Transcribe the listing below in full, exactly, with no images.

*** Opening Supplied material ***

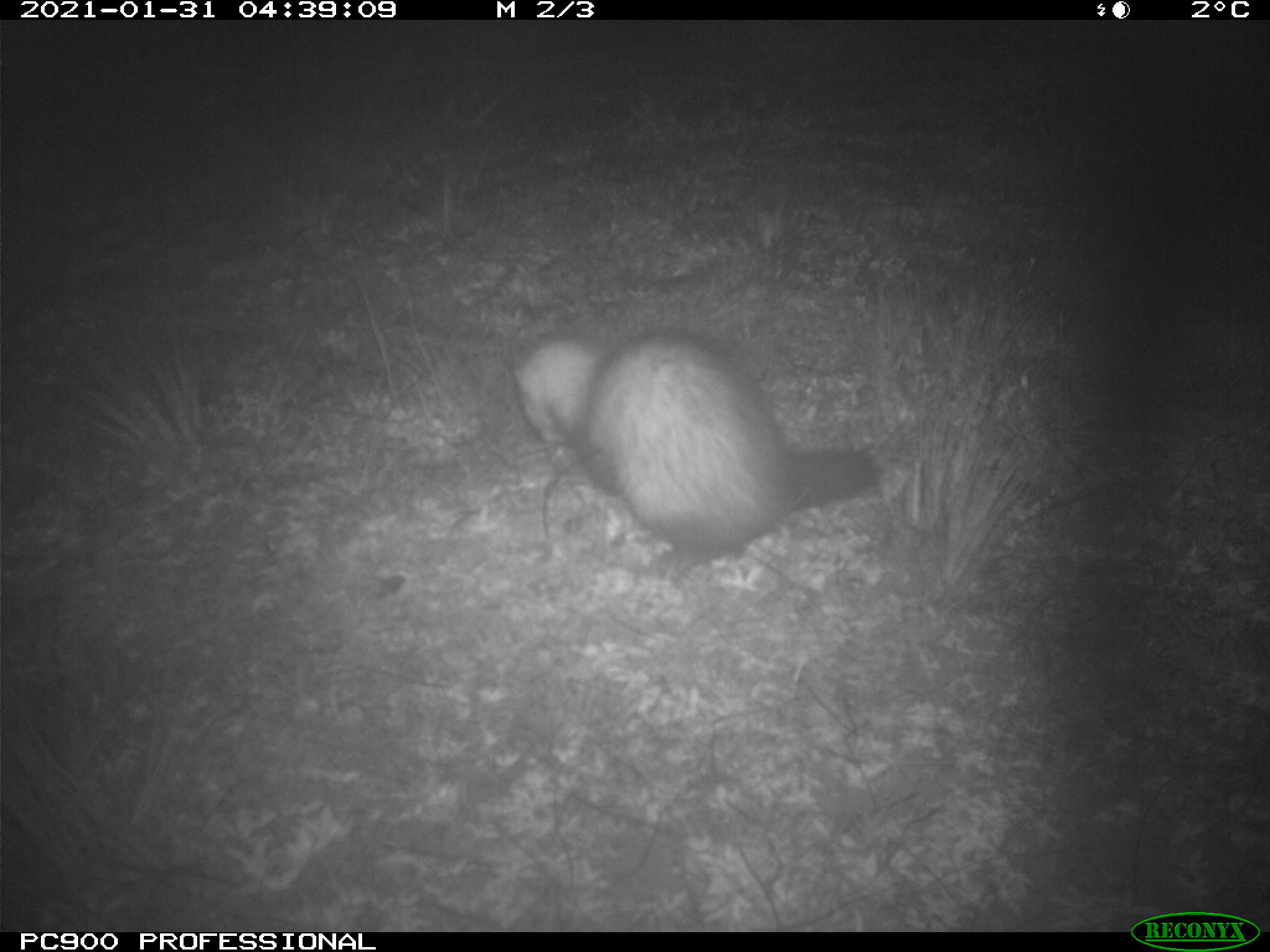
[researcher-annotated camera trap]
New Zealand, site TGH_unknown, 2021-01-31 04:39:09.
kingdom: Animalia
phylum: Chordata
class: Mammalia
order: Carnivora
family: Mustelidae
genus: Mustela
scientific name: Mustela furo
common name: ferret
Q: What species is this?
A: Ferret (Mustela furo).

*** Closing Supplied material ***

**Output of the exercise**
[researcher-annotated camera trap]
New Zealand, site TGH_unknown, 2021-01-31 04:39:09.
kingdom: Animalia
phylum: Chordata
class: Mammalia
order: Carnivora
family: Mustelidae
genus: Mustela
scientific name: Mustela furo
common name: ferret
Q: What species is this?
A: Ferret (Mustela furo).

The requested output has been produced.